The scheme has also captured more of the upside (UCR of 97.6 per cent) during good times in the same period compared with category average (94.6 per cent). As a large- and mid-cap fund, Canara Robeco Emerging Equities has rewarded investors more for the risk being taken, as evident from its sharpe ratio (three-year monthly) of 0.19, which is higher than category average and in line with similar-sized peers.

Portfolio details

In the past three years, the scheme has typically allocated 48-60 per cent of assets to large-caps (56.7 per cent currently) and 32-44 per cent to mid-caps (35.8 per cent currently). Higher large-cap exposure provides better buffer against sharp market falls. The risky small-cap allocation has been kept within 2-5 per cent (3 per cent current).

The fund prefers robust growth-oriented businesses with competent management at reasonable valuations — blend of growth and value styles. It has consciously stayed away from running after certain market spurs, and is willing to let go of benefits that may come with following herd mentality.

In terms of sectoral calls, the fund has maintained its top preference for banking (23.07 per cent) as it has bet on big private sector banks, select PSBs and NBFCs. There is a 400-basis point increase for banking compared with one year ago. Software exposure, at 7.37 per cent, is second biggest sectoral allocation, but that has been cut from around 10 per cent about a year ago. Finance sector allocation has been cut sharply. Pharma exposure at 3.87 per cent also has seen 100-bp cut. The fund upped exposure to consumer durables, industrial products, industrial capital goods, hotels, pesticides and transportation compared witha year ago. This rejig gives the fund a nice blend of high-beta upside as well a low-beta protection element.

The fund continues to maintain a diversified portfolio of 50-60 stocks.
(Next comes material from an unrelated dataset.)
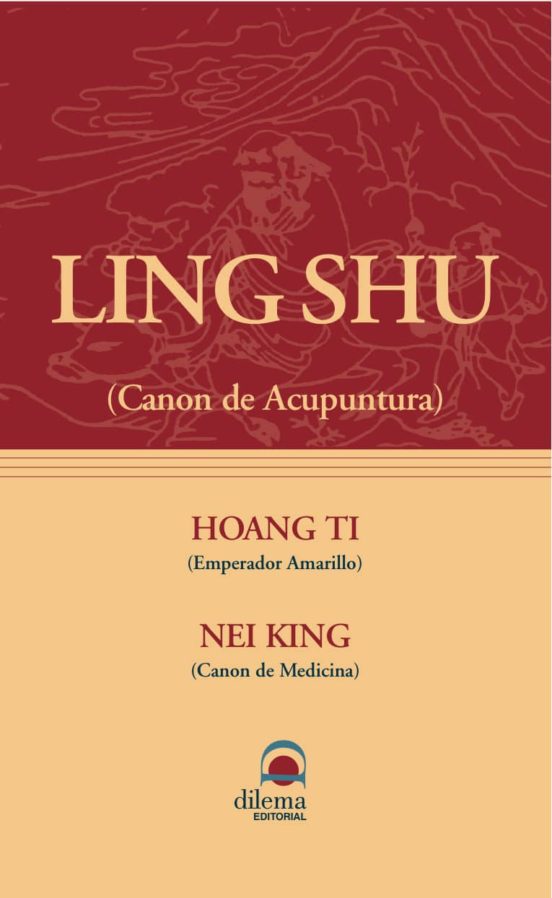 Ling Shu: Canon De Acupuntura; Hoang Ti: Emperador Amarillo; Nei King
The scheme’s top holdings include HDFC Bank, ICICI Bank, Infosys, SBI, RIL, Axis Bank, Max Healthcare, UltracTech, UNO Minda, Cholamandalam, HUL, BEL, IHCL and Bajaj Finance. It has modest concentrations in its top-three sector exposure and top-10 stocks than peers and category average, which is an advantage in terms of lowering risk. The fund also follows stringent risk control measures such as maintaining liquidity of the portfolio such that at least 60 per cent of it can be liquidated within seven working days.